[Saved data entries]
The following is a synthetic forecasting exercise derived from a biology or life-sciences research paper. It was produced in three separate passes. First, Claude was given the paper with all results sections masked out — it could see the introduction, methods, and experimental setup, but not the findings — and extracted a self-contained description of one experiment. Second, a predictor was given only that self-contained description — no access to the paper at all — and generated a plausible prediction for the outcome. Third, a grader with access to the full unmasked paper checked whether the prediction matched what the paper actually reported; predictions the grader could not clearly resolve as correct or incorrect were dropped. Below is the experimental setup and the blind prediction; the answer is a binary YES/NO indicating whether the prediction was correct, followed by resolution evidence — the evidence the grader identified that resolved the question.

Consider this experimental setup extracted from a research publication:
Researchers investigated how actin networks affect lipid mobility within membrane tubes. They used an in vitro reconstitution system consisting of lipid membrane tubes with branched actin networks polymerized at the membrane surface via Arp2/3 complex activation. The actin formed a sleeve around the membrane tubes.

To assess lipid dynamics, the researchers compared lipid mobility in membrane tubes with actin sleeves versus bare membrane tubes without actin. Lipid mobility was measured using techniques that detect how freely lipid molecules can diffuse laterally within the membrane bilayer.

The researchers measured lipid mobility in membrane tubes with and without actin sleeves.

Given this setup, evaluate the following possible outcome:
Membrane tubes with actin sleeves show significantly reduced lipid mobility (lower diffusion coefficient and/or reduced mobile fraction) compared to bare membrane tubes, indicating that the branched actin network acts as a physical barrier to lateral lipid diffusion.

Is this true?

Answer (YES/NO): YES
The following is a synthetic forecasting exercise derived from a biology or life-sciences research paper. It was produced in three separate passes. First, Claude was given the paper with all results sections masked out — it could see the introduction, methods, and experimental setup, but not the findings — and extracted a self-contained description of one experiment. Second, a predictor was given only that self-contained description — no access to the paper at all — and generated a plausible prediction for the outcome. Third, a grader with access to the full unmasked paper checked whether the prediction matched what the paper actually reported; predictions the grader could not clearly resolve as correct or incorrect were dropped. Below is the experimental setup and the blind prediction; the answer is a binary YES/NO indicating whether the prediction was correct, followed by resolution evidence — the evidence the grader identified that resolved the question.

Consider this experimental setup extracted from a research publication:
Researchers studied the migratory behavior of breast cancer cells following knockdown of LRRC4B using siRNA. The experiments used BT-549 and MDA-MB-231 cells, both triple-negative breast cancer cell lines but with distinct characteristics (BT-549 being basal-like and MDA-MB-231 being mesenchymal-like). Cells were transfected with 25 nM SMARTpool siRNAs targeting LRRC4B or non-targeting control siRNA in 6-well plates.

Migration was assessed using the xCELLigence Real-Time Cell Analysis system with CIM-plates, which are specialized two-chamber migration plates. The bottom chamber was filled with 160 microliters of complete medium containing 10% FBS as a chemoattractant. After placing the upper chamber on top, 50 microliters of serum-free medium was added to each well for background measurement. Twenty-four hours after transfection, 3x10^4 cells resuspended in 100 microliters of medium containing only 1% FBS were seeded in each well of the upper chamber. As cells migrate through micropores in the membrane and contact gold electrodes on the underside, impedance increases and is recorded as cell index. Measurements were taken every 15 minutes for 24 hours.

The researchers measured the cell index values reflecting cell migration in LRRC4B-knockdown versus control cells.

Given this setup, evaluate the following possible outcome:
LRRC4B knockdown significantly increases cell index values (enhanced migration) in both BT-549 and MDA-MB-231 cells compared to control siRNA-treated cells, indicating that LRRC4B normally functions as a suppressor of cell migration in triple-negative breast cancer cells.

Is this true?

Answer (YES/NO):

» **ABOUT THIS TASK**: Please retype all of the lines above exactly as they stand.

» **ANSWER TO THE EXERCISE**:
The following is a synthetic forecasting exercise derived from a biology or life-sciences research paper. It was produced in three separate passes. First, Claude was given the paper with all results sections masked out — it could see the introduction, methods, and experimental setup, but not the findings — and extracted a self-contained description of one experiment. Second, a predictor was given only that self-contained description — no access to the paper at all — and generated a plausible prediction for the outcome. Third, a grader with access to the full unmasked paper checked whether the prediction matched what the paper actually reported; predictions the grader could not clearly resolve as correct or incorrect were dropped. Below is the experimental setup and the blind prediction; the answer is a binary YES/NO indicating whether the prediction was correct, followed by resolution evidence — the evidence the grader identified that resolved the question.

Consider this experimental setup extracted from a research publication:
Researchers investigated how actin networks affect lipid mobility within membrane tubes. They used an in vitro reconstitution system consisting of lipid membrane tubes with branched actin networks polymerized at the membrane surface via Arp2/3 complex activation. The actin formed a sleeve around the membrane tubes.

To assess lipid dynamics, the researchers compared lipid mobility in membrane tubes with actin sleeves versus bare membrane tubes without actin. Lipid mobility was measured using techniques that detect how freely lipid molecules can diffuse laterally within the membrane bilayer.

The researchers measured lipid mobility in membrane tubes with and without actin sleeves.

Given this setup, evaluate the following possible outcome:
Membrane tubes with actin sleeves show significantly reduced lipid mobility (lower diffusion coefficient and/or reduced mobile fraction) compared to bare membrane tubes, indicating that the branched actin network acts as a physical barrier to lateral lipid diffusion.

Is this true?

Answer (YES/NO): YES
The following is a synthetic forecasting exercise derived from a biology or life-sciences research paper. It was produced in three separate passes. First, Claude was given the paper with all results sections masked out — it could see the introduction, methods, and experimental setup, but not the findings — and extracted a self-contained description of one experiment. Second, a predictor was given only that self-contained description — no access to the paper at all — and generated a plausible prediction for the outcome. Third, a grader with access to the full unmasked paper checked whether the prediction matched what the paper actually reported; predictions the grader could not clearly resolve as correct or incorrect were dropped. Below is the experimental setup and the blind prediction; the answer is a binary YES/NO indicating whether the prediction was correct, followed by resolution evidence — the evidence the grader identified that resolved the question.

Consider this experimental setup extracted from a research publication:
Researchers studied the migratory behavior of breast cancer cells following knockdown of LRRC4B using siRNA. The experiments used BT-549 and MDA-MB-231 cells, both triple-negative breast cancer cell lines but with distinct characteristics (BT-549 being basal-like and MDA-MB-231 being mesenchymal-like). Cells were transfected with 25 nM SMARTpool siRNAs targeting LRRC4B or non-targeting control siRNA in 6-well plates.

Migration was assessed using the xCELLigence Real-Time Cell Analysis system with CIM-plates, which are specialized two-chamber migration plates. The bottom chamber was filled with 160 microliters of complete medium containing 10% FBS as a chemoattractant. After placing the upper chamber on top, 50 microliters of serum-free medium was added to each well for background measurement. Twenty-four hours after transfection, 3x10^4 cells resuspended in 100 microliters of medium containing only 1% FBS were seeded in each well of the upper chamber. As cells migrate through micropores in the membrane and contact gold electrodes on the underside, impedance increases and is recorded as cell index. Measurements were taken every 15 minutes for 24 hours.

The researchers measured the cell index values reflecting cell migration in LRRC4B-knockdown versus control cells.

Given this setup, evaluate the following possible outcome:
LRRC4B knockdown significantly increases cell index values (enhanced migration) in both BT-549 and MDA-MB-231 cells compared to control siRNA-treated cells, indicating that LRRC4B normally functions as a suppressor of cell migration in triple-negative breast cancer cells.

Is this true?

Answer (YES/NO):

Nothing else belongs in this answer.